- What the exercise asks: Render the rows below as a JSON list of strings, one string per line, starting at the first line and ending with the line that contains "the jester hat souvenir at point (422, 143), the". Leave out blank lines.

-- START OF Data provided --

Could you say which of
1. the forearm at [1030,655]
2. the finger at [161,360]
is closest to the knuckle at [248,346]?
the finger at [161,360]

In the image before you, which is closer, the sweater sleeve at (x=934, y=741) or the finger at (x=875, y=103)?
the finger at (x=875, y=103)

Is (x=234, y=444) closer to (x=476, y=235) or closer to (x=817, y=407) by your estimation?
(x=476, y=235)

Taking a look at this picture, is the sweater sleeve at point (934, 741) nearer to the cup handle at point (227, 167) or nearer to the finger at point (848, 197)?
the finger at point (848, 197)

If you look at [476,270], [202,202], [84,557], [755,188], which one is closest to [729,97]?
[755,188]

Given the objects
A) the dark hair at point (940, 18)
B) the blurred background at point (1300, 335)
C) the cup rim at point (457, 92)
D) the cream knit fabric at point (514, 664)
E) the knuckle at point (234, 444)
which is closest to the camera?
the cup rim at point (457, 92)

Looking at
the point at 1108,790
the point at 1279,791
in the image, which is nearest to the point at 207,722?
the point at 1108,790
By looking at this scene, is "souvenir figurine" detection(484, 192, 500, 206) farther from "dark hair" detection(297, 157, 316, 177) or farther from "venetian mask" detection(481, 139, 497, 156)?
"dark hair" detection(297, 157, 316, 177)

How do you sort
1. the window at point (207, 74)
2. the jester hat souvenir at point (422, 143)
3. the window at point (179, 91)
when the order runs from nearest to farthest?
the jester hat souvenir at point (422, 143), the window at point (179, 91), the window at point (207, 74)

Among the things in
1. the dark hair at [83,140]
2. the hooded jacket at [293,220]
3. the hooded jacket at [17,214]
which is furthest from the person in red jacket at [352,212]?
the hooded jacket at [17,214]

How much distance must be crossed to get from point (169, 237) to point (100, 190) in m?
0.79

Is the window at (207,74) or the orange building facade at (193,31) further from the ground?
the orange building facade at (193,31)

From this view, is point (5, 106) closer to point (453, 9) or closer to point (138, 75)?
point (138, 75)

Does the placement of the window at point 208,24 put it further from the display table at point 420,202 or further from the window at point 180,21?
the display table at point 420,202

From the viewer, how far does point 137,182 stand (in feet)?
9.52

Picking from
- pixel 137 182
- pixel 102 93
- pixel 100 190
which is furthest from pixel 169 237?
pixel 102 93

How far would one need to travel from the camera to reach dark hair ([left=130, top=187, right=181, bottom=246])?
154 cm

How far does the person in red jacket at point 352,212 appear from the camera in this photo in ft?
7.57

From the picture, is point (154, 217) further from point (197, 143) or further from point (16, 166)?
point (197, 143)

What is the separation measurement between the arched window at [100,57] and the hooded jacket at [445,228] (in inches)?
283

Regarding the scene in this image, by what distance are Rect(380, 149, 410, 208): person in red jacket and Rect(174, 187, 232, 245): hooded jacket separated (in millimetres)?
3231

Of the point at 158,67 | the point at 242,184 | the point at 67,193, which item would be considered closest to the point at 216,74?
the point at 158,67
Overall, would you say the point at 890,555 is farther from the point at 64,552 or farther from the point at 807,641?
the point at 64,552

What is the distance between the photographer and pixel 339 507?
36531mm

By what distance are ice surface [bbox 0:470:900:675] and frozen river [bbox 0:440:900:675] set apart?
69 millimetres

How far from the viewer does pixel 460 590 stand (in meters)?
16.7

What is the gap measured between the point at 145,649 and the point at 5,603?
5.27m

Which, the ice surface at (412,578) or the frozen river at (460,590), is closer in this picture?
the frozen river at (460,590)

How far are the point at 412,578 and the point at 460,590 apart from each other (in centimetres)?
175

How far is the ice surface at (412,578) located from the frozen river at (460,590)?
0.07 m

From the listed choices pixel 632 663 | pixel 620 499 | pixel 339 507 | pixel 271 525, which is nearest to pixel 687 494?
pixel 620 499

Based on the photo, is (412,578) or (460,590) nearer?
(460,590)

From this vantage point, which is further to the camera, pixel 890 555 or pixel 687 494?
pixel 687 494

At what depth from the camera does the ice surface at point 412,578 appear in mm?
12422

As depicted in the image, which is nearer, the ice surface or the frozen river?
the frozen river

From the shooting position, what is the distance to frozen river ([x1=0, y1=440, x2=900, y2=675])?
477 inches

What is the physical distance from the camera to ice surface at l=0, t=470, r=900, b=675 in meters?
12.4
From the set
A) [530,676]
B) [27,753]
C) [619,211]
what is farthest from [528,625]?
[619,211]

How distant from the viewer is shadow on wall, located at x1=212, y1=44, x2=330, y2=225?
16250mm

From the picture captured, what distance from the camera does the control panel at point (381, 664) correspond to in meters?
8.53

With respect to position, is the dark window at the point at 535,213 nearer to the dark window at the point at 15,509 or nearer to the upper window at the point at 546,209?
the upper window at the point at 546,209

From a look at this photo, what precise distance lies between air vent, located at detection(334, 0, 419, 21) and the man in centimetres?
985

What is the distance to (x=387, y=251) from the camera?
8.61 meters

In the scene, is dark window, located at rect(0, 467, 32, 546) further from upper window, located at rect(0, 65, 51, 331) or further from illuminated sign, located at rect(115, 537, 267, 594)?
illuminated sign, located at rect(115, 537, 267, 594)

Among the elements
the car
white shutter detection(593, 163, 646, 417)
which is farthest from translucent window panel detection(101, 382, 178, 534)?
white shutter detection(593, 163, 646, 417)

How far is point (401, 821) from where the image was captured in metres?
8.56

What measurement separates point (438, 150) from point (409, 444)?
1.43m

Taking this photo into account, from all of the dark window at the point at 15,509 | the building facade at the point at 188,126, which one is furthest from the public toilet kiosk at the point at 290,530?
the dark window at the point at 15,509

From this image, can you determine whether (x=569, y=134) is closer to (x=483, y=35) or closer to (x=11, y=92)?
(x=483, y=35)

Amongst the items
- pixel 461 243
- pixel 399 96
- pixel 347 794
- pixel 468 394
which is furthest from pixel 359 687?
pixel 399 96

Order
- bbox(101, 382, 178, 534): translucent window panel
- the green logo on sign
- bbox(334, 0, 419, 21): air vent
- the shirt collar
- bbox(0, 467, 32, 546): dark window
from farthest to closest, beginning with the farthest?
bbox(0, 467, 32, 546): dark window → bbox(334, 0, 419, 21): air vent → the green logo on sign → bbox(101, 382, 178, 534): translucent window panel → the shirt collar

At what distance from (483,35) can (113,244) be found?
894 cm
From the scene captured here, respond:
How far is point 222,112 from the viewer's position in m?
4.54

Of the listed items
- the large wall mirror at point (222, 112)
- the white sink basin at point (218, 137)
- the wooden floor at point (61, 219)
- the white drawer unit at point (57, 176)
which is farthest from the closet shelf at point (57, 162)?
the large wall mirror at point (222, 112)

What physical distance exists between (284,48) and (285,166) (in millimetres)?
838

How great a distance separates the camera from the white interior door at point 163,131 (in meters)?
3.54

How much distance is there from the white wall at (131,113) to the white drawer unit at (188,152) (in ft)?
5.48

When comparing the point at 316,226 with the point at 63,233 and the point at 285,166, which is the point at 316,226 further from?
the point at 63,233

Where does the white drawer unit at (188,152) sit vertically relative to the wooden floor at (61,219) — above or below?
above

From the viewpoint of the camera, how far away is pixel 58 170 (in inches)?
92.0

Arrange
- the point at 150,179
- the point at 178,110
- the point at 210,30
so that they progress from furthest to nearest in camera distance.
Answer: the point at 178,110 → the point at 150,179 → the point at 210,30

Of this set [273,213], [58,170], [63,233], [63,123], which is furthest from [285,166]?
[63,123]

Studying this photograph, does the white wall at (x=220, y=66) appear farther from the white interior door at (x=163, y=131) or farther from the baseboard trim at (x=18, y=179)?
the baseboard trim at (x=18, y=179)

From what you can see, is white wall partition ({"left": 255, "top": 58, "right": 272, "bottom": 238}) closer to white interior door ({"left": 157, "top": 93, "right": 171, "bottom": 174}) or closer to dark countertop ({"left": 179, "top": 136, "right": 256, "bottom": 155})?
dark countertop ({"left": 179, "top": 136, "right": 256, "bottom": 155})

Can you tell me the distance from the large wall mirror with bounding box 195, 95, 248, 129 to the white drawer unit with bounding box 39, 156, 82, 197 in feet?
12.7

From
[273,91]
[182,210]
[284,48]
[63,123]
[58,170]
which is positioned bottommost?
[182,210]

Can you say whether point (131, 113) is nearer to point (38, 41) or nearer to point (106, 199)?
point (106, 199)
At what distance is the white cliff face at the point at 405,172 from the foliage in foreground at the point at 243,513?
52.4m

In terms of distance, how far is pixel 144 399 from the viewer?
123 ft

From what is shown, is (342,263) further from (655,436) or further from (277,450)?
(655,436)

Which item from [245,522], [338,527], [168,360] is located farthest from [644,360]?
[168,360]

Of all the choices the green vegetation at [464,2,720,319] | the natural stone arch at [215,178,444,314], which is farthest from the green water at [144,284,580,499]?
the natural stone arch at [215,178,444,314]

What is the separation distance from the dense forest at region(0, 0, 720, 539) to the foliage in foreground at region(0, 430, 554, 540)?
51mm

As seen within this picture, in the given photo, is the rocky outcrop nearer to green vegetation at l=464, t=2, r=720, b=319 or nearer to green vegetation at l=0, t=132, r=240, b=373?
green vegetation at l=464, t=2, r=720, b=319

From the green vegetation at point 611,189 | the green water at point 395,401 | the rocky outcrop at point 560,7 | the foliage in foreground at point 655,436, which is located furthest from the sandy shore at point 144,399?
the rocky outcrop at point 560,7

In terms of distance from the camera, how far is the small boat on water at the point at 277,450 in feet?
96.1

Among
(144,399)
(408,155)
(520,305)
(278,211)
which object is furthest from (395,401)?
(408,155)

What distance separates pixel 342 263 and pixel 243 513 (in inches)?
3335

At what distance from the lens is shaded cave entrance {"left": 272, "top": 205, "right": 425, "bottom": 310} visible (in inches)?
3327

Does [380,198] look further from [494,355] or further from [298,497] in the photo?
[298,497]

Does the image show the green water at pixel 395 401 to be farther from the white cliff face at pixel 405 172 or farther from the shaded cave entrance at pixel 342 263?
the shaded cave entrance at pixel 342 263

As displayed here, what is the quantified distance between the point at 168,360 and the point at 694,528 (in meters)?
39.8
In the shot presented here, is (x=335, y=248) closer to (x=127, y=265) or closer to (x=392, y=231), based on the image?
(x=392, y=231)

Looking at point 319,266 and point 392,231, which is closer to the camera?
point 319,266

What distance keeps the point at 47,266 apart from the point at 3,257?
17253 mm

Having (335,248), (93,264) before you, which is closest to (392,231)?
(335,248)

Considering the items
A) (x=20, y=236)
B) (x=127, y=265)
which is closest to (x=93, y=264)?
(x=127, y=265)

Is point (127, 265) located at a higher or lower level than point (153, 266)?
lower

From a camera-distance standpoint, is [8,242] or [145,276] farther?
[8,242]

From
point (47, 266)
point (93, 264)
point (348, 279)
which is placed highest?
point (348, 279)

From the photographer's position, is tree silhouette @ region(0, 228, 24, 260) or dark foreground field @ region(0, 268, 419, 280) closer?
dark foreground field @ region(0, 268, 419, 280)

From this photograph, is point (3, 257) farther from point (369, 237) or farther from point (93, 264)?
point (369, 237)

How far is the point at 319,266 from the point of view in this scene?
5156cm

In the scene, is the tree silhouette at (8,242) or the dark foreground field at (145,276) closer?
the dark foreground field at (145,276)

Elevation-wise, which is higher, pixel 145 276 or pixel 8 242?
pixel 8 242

-- END OF Data provided --

- Answer for this exercise:
[
  "Could you say which of",
  "1. the forearm at [1030,655]",
  "2. the finger at [161,360]",
  "is closest to the knuckle at [248,346]?",
  "the finger at [161,360]",
  "In the image before you, which is closer, the sweater sleeve at (x=934, y=741) or the finger at (x=875, y=103)?",
  "the finger at (x=875, y=103)",
  "Is (x=234, y=444) closer to (x=476, y=235) or closer to (x=817, y=407) by your estimation?",
  "(x=476, y=235)",
  "Taking a look at this picture, is the sweater sleeve at point (934, 741) nearer to the cup handle at point (227, 167) or nearer to the finger at point (848, 197)?",
  "the finger at point (848, 197)",
  "If you look at [476,270], [202,202], [84,557], [755,188], which one is closest to [729,97]?",
  "[755,188]",
  "Given the objects",
  "A) the dark hair at point (940, 18)",
  "B) the blurred background at point (1300, 335)",
  "C) the cup rim at point (457, 92)",
  "D) the cream knit fabric at point (514, 664)",
  "E) the knuckle at point (234, 444)",
  "which is closest to the camera?",
  "the cup rim at point (457, 92)",
  "Looking at",
  "the point at 1108,790",
  "the point at 1279,791",
  "in the image, which is nearest to the point at 207,722?",
  "the point at 1108,790",
  "By looking at this scene, is \"souvenir figurine\" detection(484, 192, 500, 206) farther from \"dark hair\" detection(297, 157, 316, 177) or farther from \"venetian mask\" detection(481, 139, 497, 156)?",
  "\"dark hair\" detection(297, 157, 316, 177)",
  "How do you sort",
  "1. the window at point (207, 74)",
  "2. the jester hat souvenir at point (422, 143)",
  "3. the window at point (179, 91)",
  "when the order runs from nearest to farthest?",
  "the jester hat souvenir at point (422, 143), the window at point (179, 91), the window at point (207, 74)"
]